TV host Art Linkletter dies at 97


Associated Press

LOS ANGELES

Art Linkletter, who as the gently mischievous host of TV’s “People Are Funny” and “House Party” in the 1950s and ’60s delighted viewers with his ability to get kids — and grown-ups — to say the darnedest things on national television, died Wednesday. He was 97.

Linkletter died at his home in the Bel-Air section of Los Angeles, said his son-in-law, Art Hershey, the husband of Sharon Linkletter.

“He lived a long, full, pure life, and the Lord had need for him,” Hershey said.

Linkletter hadn’t been diagnosed with any life-threatening disease, he said.

Linkletter was known on TV for his funny interviews with children and ordinary folks. He also collected their comments in a number of best-selling books.

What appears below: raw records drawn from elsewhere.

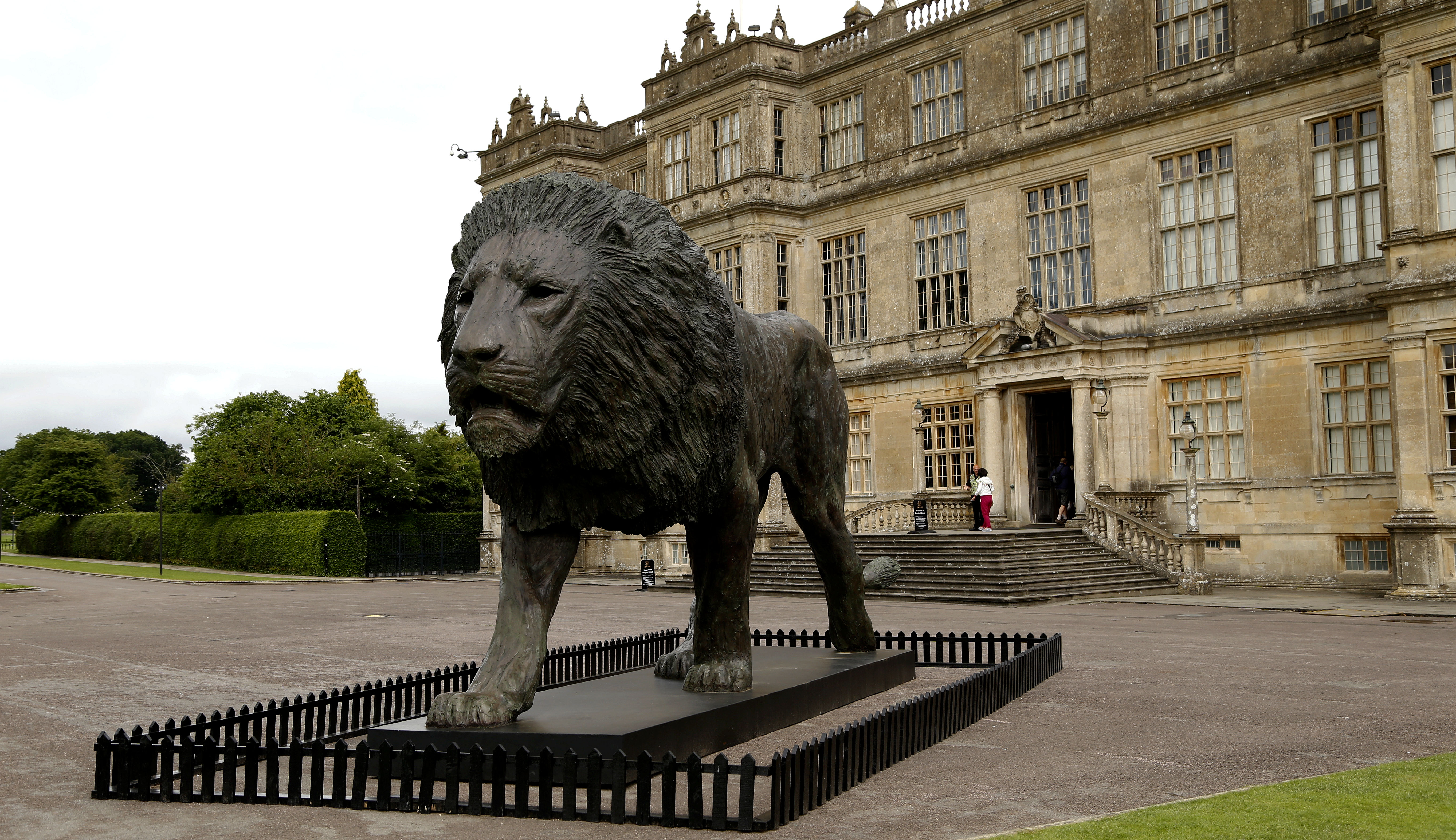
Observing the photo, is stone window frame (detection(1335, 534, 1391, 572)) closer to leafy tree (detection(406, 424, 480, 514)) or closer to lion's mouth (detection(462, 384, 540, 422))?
lion's mouth (detection(462, 384, 540, 422))

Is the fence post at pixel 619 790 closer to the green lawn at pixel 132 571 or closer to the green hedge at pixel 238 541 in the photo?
the green lawn at pixel 132 571

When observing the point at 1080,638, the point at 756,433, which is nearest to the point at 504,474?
the point at 756,433

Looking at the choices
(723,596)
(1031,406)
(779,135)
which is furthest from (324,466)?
(723,596)

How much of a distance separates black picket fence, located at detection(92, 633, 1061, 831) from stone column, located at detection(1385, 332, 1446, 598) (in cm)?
1555

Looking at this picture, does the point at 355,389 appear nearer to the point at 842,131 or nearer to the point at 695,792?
the point at 842,131

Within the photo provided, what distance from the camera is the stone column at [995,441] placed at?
1018 inches

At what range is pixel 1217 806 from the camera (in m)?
5.26

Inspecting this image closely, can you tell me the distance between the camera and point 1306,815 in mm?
5055

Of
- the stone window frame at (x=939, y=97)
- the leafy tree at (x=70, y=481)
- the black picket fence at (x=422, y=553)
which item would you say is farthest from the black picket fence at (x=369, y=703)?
the leafy tree at (x=70, y=481)

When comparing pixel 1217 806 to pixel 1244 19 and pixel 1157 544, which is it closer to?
pixel 1157 544

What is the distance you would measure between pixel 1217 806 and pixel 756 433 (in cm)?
300

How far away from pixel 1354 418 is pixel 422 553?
29.9 metres

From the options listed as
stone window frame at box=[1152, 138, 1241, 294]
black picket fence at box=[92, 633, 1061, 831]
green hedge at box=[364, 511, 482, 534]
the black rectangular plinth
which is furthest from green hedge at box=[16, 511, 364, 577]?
black picket fence at box=[92, 633, 1061, 831]

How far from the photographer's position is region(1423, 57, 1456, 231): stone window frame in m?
18.8
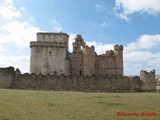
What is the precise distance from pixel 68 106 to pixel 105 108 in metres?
2.24

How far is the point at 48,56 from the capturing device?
185ft

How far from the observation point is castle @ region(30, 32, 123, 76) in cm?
5625

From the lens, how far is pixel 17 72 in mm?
41219

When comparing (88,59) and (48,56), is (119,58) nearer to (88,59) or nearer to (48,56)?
(88,59)

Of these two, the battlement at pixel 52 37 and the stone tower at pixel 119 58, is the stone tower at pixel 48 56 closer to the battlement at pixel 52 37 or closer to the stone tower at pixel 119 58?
the battlement at pixel 52 37

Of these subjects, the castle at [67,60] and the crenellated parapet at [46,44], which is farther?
the crenellated parapet at [46,44]

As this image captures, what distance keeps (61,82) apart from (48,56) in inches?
626

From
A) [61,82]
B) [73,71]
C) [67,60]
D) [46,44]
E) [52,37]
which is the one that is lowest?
[61,82]

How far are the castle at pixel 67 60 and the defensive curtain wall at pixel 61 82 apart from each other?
1276 centimetres

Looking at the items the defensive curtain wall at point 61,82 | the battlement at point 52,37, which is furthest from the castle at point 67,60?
the defensive curtain wall at point 61,82

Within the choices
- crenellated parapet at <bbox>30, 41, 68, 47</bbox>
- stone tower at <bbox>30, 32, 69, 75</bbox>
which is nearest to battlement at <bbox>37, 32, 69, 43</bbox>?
stone tower at <bbox>30, 32, 69, 75</bbox>

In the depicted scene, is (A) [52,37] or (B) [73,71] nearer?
(B) [73,71]

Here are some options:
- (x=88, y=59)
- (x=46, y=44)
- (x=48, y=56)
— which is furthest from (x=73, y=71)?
(x=46, y=44)

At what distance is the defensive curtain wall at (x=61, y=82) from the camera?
40.1 metres
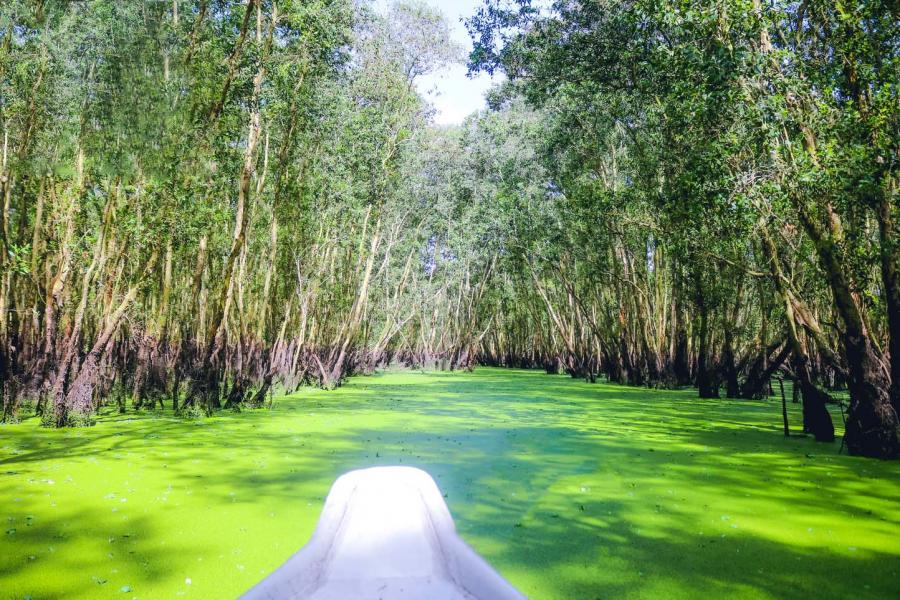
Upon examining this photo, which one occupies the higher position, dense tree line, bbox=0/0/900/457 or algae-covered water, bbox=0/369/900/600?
dense tree line, bbox=0/0/900/457

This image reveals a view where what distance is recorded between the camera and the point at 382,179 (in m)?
15.0

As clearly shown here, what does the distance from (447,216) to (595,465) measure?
20.0 meters

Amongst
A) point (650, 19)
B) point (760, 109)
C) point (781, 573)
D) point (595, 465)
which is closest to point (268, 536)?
point (781, 573)

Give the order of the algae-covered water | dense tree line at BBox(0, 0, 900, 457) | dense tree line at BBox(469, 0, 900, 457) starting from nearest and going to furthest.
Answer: the algae-covered water < dense tree line at BBox(469, 0, 900, 457) < dense tree line at BBox(0, 0, 900, 457)

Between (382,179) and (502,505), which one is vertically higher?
(382,179)

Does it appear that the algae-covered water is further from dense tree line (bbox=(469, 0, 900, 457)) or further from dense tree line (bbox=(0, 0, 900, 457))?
dense tree line (bbox=(0, 0, 900, 457))

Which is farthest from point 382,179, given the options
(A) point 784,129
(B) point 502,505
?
(B) point 502,505

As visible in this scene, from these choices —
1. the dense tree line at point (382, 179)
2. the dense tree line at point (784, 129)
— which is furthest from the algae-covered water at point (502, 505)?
the dense tree line at point (382, 179)

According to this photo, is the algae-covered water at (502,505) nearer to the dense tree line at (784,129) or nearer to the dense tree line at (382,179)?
the dense tree line at (784,129)

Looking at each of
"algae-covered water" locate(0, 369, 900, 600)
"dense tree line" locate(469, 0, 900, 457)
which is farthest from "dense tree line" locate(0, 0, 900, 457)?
"algae-covered water" locate(0, 369, 900, 600)

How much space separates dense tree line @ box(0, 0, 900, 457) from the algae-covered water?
1.51 metres

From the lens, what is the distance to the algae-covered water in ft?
8.98

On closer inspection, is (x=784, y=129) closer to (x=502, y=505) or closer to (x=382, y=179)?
(x=502, y=505)

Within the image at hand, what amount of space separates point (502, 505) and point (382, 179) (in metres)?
12.1
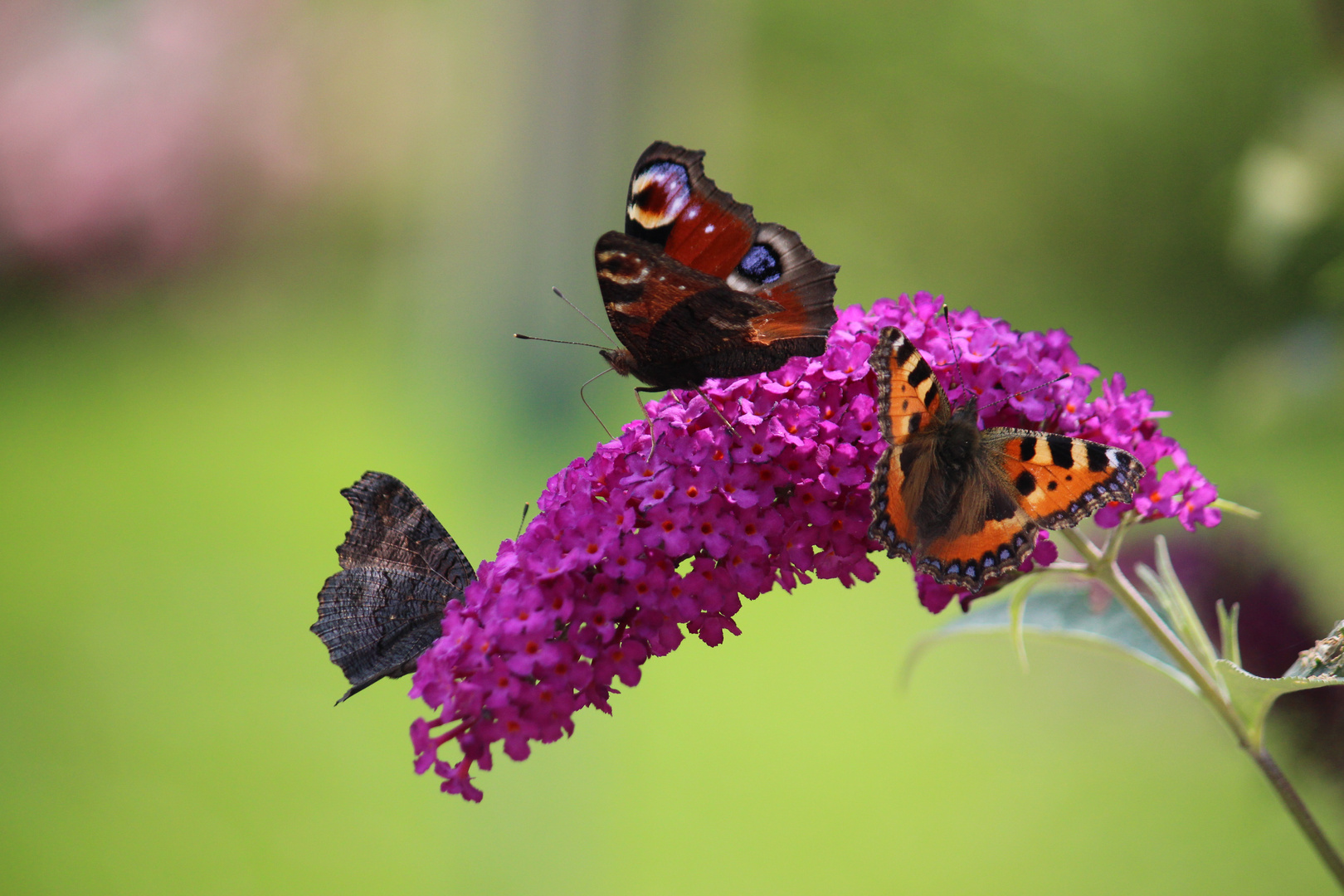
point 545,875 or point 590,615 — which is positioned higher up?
point 590,615

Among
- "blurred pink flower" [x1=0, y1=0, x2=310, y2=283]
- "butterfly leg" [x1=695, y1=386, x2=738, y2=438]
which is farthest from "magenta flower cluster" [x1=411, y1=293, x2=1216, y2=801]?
"blurred pink flower" [x1=0, y1=0, x2=310, y2=283]

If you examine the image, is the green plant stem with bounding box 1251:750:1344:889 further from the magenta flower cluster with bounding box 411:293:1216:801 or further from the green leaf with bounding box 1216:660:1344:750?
the magenta flower cluster with bounding box 411:293:1216:801

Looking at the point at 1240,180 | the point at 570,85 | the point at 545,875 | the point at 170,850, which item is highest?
the point at 570,85

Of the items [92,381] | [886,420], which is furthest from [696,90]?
[886,420]

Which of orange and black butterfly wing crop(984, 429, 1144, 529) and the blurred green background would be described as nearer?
orange and black butterfly wing crop(984, 429, 1144, 529)

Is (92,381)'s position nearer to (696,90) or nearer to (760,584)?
(696,90)

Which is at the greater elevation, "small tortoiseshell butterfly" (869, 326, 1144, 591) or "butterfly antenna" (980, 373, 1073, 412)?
"butterfly antenna" (980, 373, 1073, 412)

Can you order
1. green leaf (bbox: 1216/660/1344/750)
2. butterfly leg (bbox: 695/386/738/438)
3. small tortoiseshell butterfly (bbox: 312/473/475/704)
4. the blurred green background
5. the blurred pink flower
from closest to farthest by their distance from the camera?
green leaf (bbox: 1216/660/1344/750) < butterfly leg (bbox: 695/386/738/438) < small tortoiseshell butterfly (bbox: 312/473/475/704) < the blurred green background < the blurred pink flower
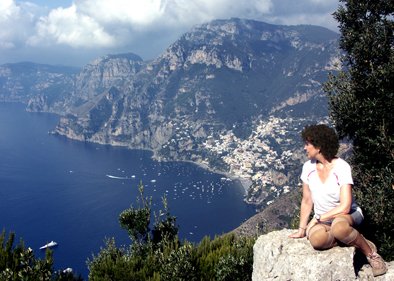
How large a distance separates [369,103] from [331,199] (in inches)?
165

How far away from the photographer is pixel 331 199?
7555 millimetres

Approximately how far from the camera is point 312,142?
24.9 ft

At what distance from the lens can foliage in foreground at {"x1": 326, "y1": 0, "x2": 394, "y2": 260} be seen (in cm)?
934

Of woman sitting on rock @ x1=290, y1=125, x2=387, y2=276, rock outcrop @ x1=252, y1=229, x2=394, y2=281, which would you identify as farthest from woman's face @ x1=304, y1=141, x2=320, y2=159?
rock outcrop @ x1=252, y1=229, x2=394, y2=281

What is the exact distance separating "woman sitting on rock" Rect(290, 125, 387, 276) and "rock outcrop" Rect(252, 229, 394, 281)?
0.61 ft

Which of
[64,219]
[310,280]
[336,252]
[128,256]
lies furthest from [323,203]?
[64,219]

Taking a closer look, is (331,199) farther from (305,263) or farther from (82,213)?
(82,213)

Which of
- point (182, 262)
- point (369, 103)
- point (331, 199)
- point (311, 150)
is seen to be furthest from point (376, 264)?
point (182, 262)

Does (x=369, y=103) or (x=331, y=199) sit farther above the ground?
(x=369, y=103)

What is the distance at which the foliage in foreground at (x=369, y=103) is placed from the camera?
934 centimetres

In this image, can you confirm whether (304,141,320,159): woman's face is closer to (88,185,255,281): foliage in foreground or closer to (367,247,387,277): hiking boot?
(367,247,387,277): hiking boot

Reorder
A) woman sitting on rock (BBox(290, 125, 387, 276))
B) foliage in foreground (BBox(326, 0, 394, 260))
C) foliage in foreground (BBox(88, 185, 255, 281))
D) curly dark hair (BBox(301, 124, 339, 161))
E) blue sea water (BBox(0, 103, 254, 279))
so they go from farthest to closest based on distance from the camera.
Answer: blue sea water (BBox(0, 103, 254, 279)), foliage in foreground (BBox(88, 185, 255, 281)), foliage in foreground (BBox(326, 0, 394, 260)), curly dark hair (BBox(301, 124, 339, 161)), woman sitting on rock (BBox(290, 125, 387, 276))

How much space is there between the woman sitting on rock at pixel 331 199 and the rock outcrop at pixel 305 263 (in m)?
0.18

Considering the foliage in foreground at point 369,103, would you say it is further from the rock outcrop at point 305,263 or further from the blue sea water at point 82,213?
the blue sea water at point 82,213
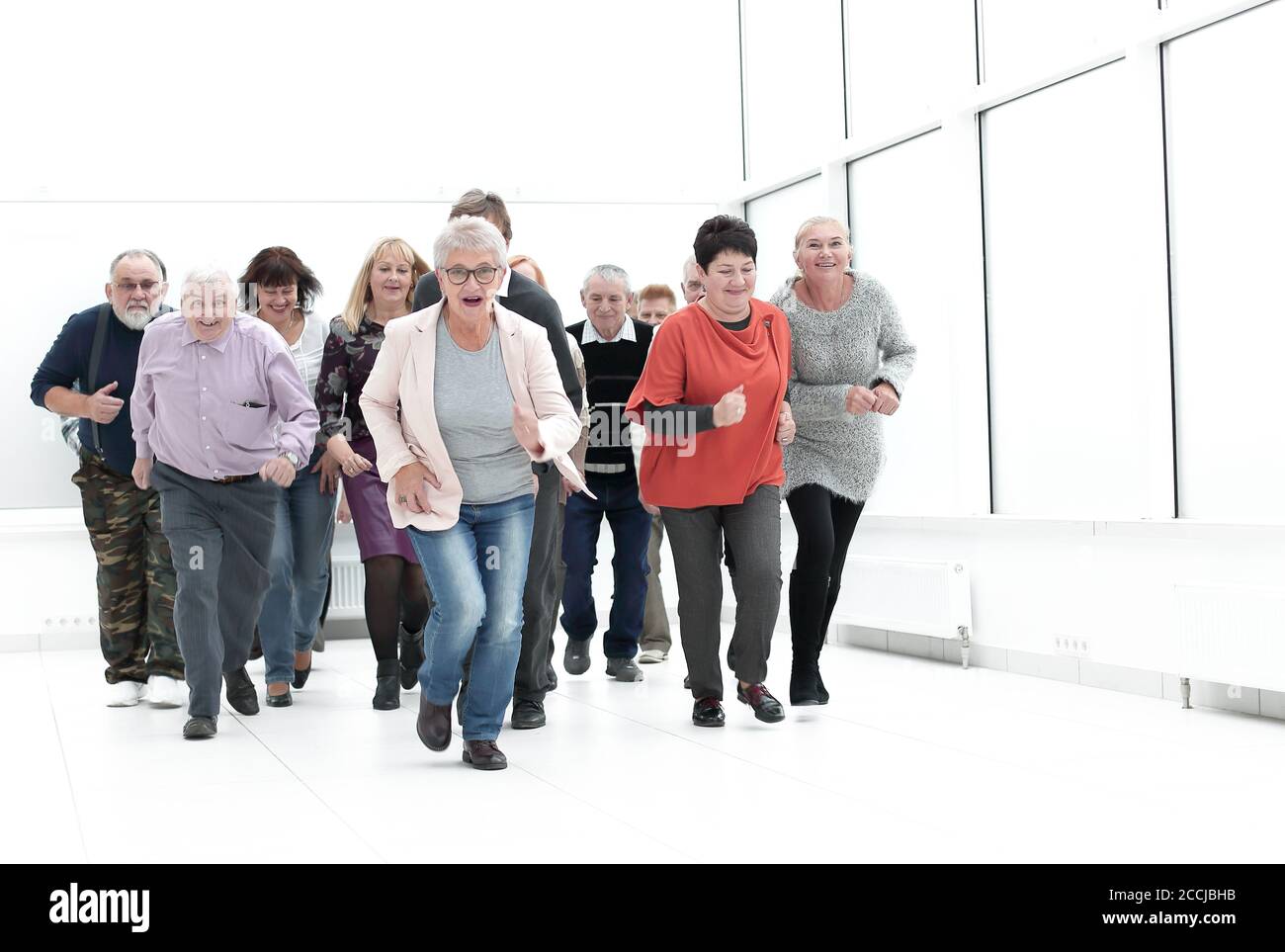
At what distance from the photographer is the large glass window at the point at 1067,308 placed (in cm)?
545

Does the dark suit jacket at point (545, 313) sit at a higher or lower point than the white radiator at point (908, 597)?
higher

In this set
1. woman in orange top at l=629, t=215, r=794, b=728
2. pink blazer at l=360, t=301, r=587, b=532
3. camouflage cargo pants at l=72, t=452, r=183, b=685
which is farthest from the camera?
camouflage cargo pants at l=72, t=452, r=183, b=685

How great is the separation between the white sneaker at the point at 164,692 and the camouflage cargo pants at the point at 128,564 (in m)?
0.02

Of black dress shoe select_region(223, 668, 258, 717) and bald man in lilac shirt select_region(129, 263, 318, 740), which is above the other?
bald man in lilac shirt select_region(129, 263, 318, 740)

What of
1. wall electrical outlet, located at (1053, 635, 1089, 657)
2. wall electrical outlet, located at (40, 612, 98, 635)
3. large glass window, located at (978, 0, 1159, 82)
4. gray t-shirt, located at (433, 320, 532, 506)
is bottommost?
wall electrical outlet, located at (40, 612, 98, 635)

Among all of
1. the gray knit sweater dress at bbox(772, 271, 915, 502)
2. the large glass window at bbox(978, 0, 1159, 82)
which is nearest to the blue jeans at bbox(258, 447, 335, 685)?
the gray knit sweater dress at bbox(772, 271, 915, 502)

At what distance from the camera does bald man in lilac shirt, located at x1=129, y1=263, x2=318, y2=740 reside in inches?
167

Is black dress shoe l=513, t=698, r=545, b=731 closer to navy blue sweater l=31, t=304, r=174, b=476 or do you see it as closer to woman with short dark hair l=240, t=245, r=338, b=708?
woman with short dark hair l=240, t=245, r=338, b=708

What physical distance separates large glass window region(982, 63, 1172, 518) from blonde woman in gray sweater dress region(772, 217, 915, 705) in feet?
4.18

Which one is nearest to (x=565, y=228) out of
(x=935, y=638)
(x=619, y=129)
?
(x=619, y=129)

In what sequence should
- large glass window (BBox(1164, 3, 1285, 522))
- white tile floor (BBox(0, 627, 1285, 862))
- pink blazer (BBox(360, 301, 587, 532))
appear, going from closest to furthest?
white tile floor (BBox(0, 627, 1285, 862))
pink blazer (BBox(360, 301, 587, 532))
large glass window (BBox(1164, 3, 1285, 522))

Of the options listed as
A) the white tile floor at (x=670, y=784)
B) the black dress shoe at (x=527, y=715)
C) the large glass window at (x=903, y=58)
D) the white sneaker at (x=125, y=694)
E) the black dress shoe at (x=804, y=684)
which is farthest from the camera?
the large glass window at (x=903, y=58)

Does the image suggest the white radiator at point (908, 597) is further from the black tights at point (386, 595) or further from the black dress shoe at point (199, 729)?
the black dress shoe at point (199, 729)

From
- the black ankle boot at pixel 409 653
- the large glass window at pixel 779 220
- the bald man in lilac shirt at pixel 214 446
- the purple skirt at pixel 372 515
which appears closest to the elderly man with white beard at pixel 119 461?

“Because of Art Linkletter, adults found themselves enjoying children,” said Bill Cosby, whose style interviewing kids on his own show in the late ’90s was often compared to Linkletter’s.

“An amazing fellow, a terrific broadcast talent, a brilliant businessman. An all-around good guy,” CNN’s Larry King added about his longtime friend and frequent guest.

“Art Linkletter’s House Party,” one of television’s longest-running variety shows, debuted on radio in 1944 and was seen on CBS-TV from 1952 to 1969.

Linkletter’s programs — like many of today’s reality TV shows — often relied on ordinary people sharing too much information on national television.

But his shows were far gentler than today’s often mean-spirited productions. His guests experienced, at most, mild embarrassment instead of utter humiliation. When Linkletter elicited an all-too-revealing remark from a guest, he did it with devilish charm, not malice.

Though “House Party” had many features, the best known was the daily interviews with schoolchildren.

Linkletter collected quotes from children into “Kids Say The Darndest Things,” and it sold in the millions. The book “70 Years of Best Sellers 1895-1965” ranked “Kids Say the Darndest Things” as the 15th top seller among nonfiction books in that period.

The down-to-earth charm of Linkletter’s broadcast persona seemed to be mirrored by his private life with his wife of more than a half-century, Lois. They had five children, whom he wrote about in his books and called the “Links.”

But in 1969, his 20-year-old daughter, Diane, jumped to her death from her sixth-floor Hollywood apartment. He blamed her death on LSD use, but toxicology tests found no LSD in her body.

Still, the tragedy prompted Linkletter to become a crusader against drugs.

A son, Robert, died in a car accident in 1980. Another son, Jack Linkletter, was 70 when he died of lymphoma in 2007.